**Exercise instructions:**
A: In the opinion piece on price controls for food delivery services, what are politicians placing price caps on?
B: Continue the opinion piece on price caps for food delivery services, starting after its last sentence.

Restaurants Are Facing a COVID-19 Crisis. Price Controls on Food Delivery Services Won't Help.
Cities are imposing "emergency" regulations capping the fees that delivery services like Uber Eats may charge. That's a mistake.
The coronavirus crisis has given politicians carte blanche to regulate businesses, without the usual legislative checks and balances and court challenges. If there were any doubt before, we now know without question that politicians—especially in the nation's largest cities—have absolutely no clue how entrepreneurship, incentives and the economy function. The longer the shutdowns persist, the more obvious this will become to most of us.
Few services have become more important these days than home deliveries. People are supposed to stay at home, but they still need household goods and especially food. Fortunately, a number of tech companies such as DoorDash, Uber Eats and Postmates have developed highly sophisticated and efficient systems for getting restaurant meals served to your door—and at an affordable price.
It's pretty amazing, really. We recently ordered a meal and it was delivered quickly to our home in a rural area. It's Adam Smith's invisible hand at work. Companies use various pricing systems, but it all works voluntarily and seamlessly (from a customer's perspective). If that meal is too expensive, you don't have to buy it—or you can choose a competitor that offers something similar at a better price. It's how the marketplace always works.
Unfortunately, politicians are intent on messing with these arrangements by placing price caps on the commissions that delivery companies charge to restaurants. Such rules aren't being imposed to protect customers and they certainly won't help encourage social distancing at a time when people are commanded to shelter in place.

**Excerpted records:**

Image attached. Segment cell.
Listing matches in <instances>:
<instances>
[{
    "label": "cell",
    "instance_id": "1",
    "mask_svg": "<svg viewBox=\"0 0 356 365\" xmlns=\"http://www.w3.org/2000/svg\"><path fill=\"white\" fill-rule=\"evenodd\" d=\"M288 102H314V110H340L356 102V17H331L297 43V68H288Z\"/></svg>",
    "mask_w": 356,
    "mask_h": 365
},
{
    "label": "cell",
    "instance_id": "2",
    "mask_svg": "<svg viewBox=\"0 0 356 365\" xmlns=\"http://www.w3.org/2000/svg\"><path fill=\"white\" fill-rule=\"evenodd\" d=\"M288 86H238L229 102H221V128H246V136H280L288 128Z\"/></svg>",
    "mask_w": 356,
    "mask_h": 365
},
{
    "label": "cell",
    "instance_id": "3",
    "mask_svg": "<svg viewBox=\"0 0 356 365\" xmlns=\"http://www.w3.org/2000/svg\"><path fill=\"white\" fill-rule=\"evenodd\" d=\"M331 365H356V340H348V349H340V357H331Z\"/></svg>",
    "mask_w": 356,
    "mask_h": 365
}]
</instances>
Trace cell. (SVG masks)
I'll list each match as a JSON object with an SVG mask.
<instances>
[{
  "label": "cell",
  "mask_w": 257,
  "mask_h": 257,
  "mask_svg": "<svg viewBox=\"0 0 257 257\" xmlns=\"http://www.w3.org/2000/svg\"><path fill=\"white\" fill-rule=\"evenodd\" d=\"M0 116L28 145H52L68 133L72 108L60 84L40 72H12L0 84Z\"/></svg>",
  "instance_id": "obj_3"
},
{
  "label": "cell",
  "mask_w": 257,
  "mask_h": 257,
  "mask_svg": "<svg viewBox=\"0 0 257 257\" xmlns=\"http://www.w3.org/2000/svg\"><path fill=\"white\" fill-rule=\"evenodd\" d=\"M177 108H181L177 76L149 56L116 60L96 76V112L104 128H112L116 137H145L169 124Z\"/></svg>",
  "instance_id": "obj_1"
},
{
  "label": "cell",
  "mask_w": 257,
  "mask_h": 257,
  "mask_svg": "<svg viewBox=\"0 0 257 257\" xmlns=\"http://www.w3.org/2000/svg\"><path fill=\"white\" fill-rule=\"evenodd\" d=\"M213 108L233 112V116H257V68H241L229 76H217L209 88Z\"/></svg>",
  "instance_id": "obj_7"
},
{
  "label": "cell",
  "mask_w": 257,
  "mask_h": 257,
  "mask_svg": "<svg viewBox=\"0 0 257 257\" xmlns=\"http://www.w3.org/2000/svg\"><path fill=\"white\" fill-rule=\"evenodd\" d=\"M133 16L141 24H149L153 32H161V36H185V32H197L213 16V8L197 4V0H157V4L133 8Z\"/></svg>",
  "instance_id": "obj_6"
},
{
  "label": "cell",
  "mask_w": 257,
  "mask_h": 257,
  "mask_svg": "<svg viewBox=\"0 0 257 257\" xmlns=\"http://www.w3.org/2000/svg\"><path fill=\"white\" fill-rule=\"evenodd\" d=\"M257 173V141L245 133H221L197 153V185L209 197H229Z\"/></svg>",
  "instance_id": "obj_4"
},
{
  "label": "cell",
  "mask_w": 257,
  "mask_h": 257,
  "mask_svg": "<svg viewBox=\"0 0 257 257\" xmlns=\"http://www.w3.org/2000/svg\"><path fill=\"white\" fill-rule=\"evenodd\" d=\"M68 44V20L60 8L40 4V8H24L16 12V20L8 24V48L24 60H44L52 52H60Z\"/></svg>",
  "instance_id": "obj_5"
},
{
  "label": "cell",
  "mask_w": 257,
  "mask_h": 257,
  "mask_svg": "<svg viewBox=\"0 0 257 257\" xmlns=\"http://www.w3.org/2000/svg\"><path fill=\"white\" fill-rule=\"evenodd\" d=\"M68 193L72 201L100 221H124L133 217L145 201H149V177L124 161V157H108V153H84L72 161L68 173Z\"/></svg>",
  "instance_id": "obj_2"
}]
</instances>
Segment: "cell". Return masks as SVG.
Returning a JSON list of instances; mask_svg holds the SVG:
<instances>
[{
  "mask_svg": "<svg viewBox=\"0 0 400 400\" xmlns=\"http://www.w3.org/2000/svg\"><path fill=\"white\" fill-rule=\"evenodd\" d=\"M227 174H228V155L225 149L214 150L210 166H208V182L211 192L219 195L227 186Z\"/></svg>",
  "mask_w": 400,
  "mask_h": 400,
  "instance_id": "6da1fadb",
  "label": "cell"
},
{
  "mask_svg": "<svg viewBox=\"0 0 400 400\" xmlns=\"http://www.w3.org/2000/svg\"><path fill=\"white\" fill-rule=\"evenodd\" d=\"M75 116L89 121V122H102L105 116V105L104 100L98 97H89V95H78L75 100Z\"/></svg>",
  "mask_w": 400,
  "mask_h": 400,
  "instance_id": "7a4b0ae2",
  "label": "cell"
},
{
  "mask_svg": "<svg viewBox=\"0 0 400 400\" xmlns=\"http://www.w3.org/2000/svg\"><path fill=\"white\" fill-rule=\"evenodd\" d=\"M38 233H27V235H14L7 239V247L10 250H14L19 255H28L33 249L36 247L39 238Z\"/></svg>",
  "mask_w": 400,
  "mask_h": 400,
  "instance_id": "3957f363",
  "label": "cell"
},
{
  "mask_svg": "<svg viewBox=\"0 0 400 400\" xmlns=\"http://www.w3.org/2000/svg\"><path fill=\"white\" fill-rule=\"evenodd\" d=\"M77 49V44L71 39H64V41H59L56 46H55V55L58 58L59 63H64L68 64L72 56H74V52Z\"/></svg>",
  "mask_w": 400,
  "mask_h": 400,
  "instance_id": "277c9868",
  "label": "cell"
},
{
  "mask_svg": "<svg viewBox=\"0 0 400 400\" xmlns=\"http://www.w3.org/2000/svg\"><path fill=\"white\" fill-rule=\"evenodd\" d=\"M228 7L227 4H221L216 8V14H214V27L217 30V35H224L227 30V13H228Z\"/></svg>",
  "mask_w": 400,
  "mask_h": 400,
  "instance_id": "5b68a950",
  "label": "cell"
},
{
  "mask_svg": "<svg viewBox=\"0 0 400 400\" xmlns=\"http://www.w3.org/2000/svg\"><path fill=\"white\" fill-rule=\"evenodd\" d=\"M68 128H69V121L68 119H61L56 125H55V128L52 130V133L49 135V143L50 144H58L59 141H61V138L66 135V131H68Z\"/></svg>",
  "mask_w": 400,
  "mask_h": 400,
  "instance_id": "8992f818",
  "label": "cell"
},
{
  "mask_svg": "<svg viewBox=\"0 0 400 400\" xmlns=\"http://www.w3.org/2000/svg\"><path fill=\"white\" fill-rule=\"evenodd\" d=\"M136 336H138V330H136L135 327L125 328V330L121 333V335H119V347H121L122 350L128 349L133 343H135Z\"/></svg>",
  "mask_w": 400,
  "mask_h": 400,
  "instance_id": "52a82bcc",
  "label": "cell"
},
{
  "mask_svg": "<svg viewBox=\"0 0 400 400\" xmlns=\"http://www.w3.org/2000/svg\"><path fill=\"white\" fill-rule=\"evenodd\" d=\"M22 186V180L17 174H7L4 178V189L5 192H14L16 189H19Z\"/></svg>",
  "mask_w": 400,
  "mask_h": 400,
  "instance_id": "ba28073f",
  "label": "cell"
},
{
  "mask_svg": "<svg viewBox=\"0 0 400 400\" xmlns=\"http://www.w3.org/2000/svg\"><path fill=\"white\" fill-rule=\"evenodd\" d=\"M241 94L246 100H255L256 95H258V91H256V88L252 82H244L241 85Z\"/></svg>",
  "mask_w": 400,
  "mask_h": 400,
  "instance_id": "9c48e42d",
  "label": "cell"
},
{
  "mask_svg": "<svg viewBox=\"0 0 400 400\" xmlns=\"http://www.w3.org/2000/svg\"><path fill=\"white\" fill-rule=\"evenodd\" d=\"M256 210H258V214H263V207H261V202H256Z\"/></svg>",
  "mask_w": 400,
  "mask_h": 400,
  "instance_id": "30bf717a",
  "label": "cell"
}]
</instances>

**Outputs for the tasks:**
A: The commissions that delivery companies charge to restaurants.

B:
Instead, these "emergency rules" are imposed partly at the behest of the restaurant lobby, which has long complained about the commissions that delivery services charge them, which typically range from 10 percent to 30 percent depending on various factors.
The restaurants are using the pandemic to get special favors and the politicians seem to enjoy passing edicts that are designed to protect favored industries. Politicians are concerned about the plight of restaurants now, given that stay-at-home orders have forced them to halt dine-in service. They must rely on take-out orders and curbside pickups. We're all sympathetic to their situation.
But these so-called "commission caps" are nothing more than price controls. Such controls—regardless of industry—have a long history of creating shortages. If delivery services can't charge what the market will bear, many of them will simply stop delivering food, or charge customers higher fees, or stop delivering food from lower-cost restaurants where there's not enough of a tab for them to profit. It will dampen competition, which is the best way to keep prices low.
When it comes to bad ideas, San Francisco often leads the way. In April, Mayor London Breed, at the urging of the Board of Supervisors, capped home-delivery commissions at 15 percent to help restaurants for the duration of the crisis. There's an ongoing attempt there to expand the cap beyond the coronavirus shutdowns—and several other cities, including Chicago and New York, are following suit.
For instance, the Washington, D.C. City Council last week voted unanimously in favor of a broad emergency package that would, among many other things, forbid "a third-party food delivery platform to charge a restaurant a commission fee" above 15 percent of the price of the order. The delivery platform may not reduce compensation rates to its drivers as a result of the law. It remains to be seen how the delivery companies will deal with the new rules.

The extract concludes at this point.